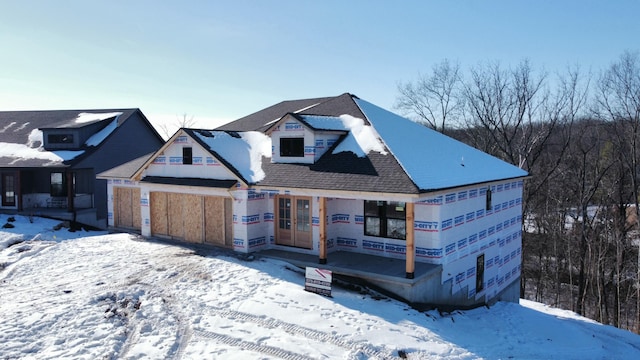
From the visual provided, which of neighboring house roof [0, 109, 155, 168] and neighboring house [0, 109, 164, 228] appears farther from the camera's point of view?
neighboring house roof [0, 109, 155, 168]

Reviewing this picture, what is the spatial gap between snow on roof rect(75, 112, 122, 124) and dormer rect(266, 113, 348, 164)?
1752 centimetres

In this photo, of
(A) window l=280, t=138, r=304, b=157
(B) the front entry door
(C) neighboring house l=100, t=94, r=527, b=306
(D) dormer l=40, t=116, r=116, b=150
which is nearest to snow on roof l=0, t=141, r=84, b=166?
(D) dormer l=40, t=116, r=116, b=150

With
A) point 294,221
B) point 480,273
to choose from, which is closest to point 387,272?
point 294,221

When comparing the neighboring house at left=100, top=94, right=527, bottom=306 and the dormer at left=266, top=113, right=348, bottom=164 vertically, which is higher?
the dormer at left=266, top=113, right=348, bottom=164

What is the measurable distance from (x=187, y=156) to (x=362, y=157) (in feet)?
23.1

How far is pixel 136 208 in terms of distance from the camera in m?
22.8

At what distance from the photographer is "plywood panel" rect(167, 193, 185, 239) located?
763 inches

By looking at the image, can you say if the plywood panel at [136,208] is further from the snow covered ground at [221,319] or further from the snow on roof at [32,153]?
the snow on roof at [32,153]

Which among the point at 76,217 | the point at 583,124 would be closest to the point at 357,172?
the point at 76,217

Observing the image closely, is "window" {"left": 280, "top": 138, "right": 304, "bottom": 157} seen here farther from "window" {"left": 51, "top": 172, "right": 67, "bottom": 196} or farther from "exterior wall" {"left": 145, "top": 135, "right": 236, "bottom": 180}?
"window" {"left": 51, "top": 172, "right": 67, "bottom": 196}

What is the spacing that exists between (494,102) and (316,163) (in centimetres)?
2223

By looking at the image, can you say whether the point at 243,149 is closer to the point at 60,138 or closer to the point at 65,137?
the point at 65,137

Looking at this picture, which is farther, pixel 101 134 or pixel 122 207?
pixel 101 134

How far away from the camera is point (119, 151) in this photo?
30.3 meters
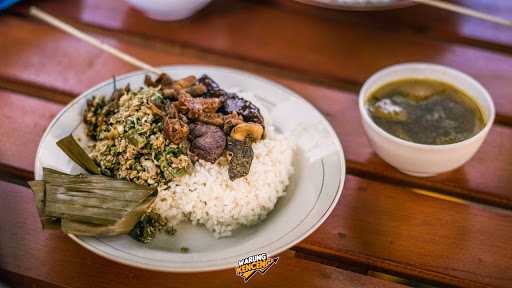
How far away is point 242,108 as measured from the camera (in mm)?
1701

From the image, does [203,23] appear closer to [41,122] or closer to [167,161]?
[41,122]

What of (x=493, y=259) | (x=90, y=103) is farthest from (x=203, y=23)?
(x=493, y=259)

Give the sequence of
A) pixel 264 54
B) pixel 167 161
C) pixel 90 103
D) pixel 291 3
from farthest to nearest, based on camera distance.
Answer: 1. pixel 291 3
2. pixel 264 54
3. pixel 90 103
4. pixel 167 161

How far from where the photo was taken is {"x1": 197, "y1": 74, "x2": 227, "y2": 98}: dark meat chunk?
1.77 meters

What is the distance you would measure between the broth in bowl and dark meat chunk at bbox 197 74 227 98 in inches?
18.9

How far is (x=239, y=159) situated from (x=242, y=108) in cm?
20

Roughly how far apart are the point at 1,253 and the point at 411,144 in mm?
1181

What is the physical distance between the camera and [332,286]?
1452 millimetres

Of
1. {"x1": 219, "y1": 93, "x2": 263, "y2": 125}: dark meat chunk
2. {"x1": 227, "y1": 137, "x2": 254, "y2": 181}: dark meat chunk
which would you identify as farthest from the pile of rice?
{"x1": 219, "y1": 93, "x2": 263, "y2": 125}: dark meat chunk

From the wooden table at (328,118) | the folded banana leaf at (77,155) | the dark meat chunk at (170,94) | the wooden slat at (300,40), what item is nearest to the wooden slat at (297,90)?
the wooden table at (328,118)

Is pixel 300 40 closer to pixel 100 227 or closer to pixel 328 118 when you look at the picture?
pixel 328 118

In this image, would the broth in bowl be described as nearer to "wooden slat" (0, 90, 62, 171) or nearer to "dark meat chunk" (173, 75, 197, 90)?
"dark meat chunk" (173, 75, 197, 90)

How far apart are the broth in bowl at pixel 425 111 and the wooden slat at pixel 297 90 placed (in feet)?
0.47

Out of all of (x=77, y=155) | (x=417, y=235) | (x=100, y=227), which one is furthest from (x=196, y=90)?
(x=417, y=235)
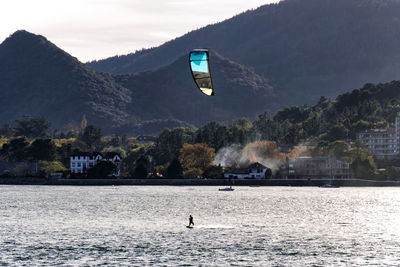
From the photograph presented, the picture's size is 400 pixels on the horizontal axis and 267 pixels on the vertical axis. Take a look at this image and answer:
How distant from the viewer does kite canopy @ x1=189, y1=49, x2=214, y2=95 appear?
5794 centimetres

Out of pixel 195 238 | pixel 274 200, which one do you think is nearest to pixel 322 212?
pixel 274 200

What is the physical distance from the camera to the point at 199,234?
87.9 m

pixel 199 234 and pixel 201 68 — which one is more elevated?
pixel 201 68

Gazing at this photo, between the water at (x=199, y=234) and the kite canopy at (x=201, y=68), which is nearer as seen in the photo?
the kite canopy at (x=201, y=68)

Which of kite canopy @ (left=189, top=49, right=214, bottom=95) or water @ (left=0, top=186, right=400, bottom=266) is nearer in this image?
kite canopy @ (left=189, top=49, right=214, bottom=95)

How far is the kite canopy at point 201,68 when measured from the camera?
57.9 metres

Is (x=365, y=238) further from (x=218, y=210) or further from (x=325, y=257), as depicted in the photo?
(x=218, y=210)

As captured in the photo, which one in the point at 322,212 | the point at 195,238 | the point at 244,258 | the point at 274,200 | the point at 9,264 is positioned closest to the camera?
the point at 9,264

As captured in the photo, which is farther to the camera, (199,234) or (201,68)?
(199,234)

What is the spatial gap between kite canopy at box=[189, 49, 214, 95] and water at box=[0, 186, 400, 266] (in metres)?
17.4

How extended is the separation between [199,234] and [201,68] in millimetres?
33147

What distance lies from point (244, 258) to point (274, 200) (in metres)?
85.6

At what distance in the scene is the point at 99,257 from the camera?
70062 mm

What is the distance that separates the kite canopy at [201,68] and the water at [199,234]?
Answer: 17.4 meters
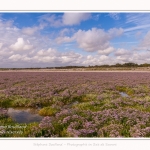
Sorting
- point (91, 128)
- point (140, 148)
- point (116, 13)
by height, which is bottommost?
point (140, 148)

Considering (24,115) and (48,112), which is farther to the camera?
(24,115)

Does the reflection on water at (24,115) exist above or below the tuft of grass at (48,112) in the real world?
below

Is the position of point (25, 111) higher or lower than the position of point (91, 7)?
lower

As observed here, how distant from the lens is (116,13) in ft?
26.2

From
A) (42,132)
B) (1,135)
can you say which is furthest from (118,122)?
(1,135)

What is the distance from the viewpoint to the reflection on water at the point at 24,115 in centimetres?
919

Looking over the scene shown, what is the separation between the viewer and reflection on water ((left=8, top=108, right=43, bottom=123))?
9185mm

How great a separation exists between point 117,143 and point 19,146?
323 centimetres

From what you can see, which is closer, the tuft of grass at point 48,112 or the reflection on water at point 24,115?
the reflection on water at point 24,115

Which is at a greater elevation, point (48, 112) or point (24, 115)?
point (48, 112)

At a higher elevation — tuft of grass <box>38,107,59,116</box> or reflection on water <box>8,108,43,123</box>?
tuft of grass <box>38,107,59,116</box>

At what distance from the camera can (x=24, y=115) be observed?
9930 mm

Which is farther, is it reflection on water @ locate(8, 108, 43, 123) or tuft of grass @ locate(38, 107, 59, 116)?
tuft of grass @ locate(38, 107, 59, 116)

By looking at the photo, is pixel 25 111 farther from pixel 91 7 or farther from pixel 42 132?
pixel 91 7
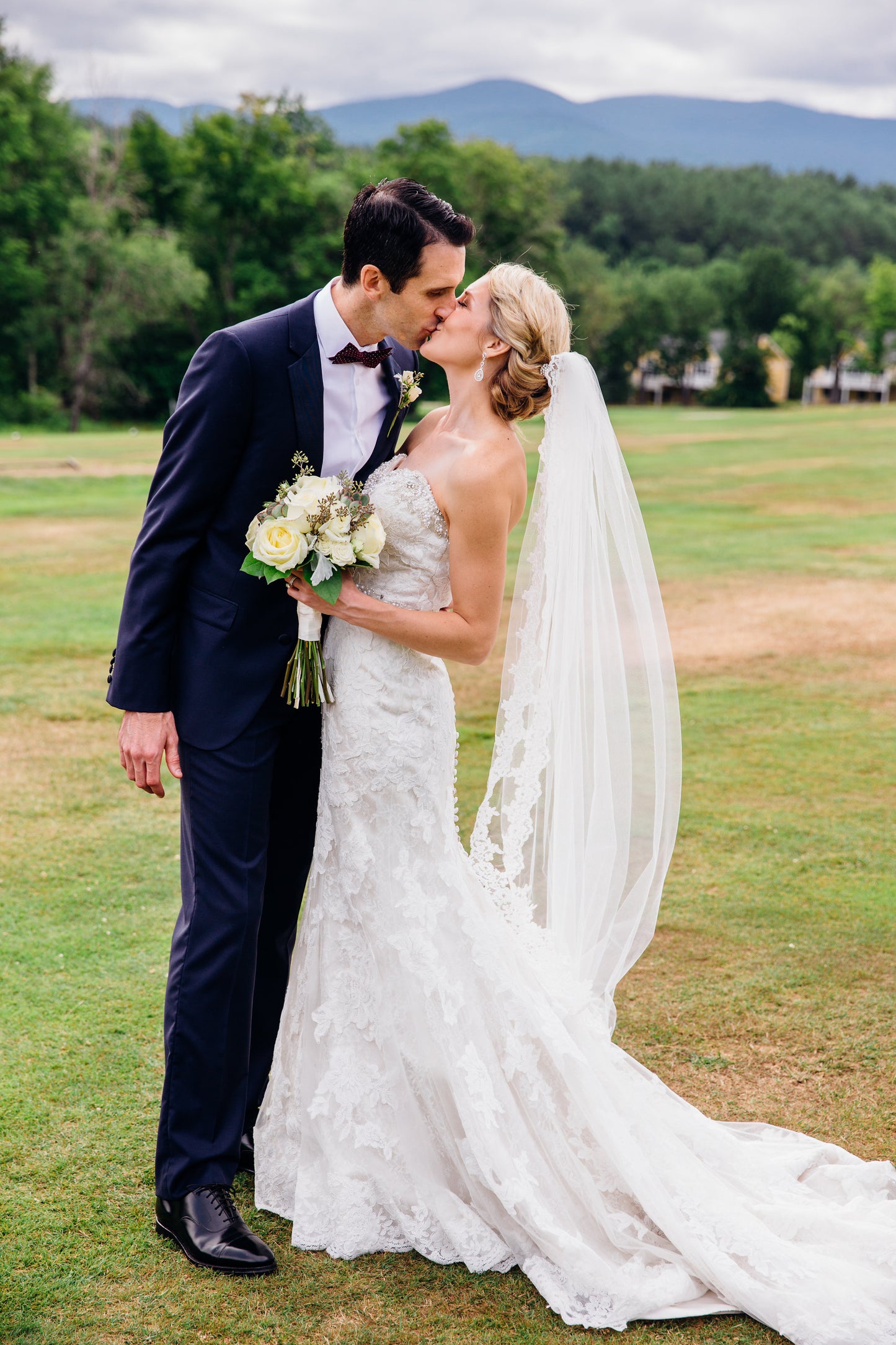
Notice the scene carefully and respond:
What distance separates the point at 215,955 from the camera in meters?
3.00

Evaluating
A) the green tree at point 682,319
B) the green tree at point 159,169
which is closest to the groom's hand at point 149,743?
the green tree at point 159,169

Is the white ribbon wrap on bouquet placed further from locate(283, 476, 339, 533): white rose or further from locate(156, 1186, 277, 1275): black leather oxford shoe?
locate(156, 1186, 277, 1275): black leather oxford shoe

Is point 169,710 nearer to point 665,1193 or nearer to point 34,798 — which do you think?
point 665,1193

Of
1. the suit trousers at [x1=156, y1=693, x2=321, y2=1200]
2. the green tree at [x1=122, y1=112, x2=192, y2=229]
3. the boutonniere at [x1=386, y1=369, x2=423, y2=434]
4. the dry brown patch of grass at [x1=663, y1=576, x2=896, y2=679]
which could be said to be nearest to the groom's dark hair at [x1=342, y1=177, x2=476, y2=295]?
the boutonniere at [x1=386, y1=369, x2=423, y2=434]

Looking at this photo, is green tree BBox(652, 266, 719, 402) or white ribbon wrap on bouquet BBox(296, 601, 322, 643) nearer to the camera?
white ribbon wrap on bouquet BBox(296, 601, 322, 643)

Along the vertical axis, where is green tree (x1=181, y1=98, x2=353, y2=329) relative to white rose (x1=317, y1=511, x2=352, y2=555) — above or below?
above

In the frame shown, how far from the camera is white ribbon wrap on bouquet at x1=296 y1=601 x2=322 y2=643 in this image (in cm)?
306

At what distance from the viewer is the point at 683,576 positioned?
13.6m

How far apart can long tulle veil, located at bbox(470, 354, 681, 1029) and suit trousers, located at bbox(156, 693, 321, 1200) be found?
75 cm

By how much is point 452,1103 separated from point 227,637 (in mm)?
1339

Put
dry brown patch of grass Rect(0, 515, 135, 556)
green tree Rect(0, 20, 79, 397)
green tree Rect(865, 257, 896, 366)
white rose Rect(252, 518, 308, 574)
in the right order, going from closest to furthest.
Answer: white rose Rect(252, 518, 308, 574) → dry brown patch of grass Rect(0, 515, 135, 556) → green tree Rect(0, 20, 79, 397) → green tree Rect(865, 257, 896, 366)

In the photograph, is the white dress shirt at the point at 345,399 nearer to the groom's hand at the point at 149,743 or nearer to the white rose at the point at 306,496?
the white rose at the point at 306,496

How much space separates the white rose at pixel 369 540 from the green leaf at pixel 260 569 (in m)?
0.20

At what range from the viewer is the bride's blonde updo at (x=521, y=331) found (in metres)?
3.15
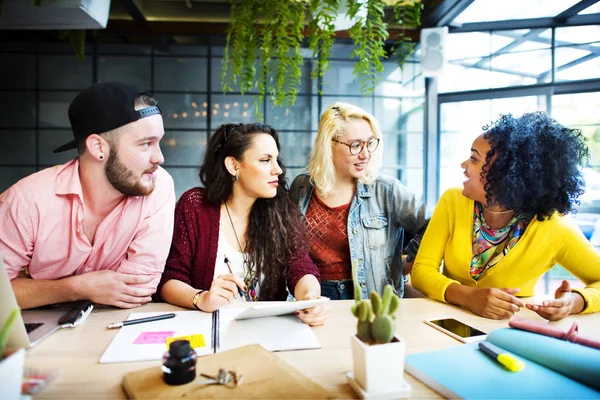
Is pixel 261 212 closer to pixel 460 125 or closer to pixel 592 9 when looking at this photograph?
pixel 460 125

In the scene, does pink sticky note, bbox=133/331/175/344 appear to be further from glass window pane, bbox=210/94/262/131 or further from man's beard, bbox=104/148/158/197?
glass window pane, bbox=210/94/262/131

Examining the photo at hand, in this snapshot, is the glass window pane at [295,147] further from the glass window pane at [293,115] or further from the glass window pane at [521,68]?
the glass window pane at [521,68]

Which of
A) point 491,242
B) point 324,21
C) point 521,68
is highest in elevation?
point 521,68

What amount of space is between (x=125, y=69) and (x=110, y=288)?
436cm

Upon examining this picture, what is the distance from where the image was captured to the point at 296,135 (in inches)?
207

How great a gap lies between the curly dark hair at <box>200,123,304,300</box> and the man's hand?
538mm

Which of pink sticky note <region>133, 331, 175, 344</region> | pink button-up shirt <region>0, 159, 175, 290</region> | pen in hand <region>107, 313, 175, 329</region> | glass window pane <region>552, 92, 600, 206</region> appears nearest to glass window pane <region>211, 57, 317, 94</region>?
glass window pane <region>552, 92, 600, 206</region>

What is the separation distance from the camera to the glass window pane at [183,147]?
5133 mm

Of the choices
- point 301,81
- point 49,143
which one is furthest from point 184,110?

*What you are asked to do:* From the line containing "In the scene, does" to the last line of the material, please quote every line exactly and only those.

*The completed task:*
In the scene, does pink sticky note, bbox=133/331/175/344 appear to be further from glass window pane, bbox=210/94/262/131 or further from man's beard, bbox=104/148/158/197?
glass window pane, bbox=210/94/262/131

Examining the photo at hand, in this snapshot, is the glass window pane at [295,147] further from the glass window pane at [293,115] or further from the glass window pane at [521,68]?
the glass window pane at [521,68]

Which of
A) point 491,242
B) point 324,21
C) point 521,68
is highest in elevation?
point 521,68

What amount of space is between (x=125, y=69) and (x=110, y=288)?
436cm

Upon examining this picture, what is the distance from where the image was captured to the point at 296,135 (in inches)?
207

How great a gap lies between the curly dark hair at <box>200,123,304,300</box> and the man's hand?
538mm

Which of pink sticky note <region>133, 331, 175, 344</region> | pink button-up shirt <region>0, 159, 175, 290</region> | pen in hand <region>107, 313, 175, 329</region> | glass window pane <region>552, 92, 600, 206</region> appears nearest to glass window pane <region>211, 57, 317, 94</region>?
glass window pane <region>552, 92, 600, 206</region>

What is the separation distance from the camera to the glass window pane at [183,147]?
5133 mm

Of the choices
- point 301,81
- point 49,143
which one is furthest from point 184,110?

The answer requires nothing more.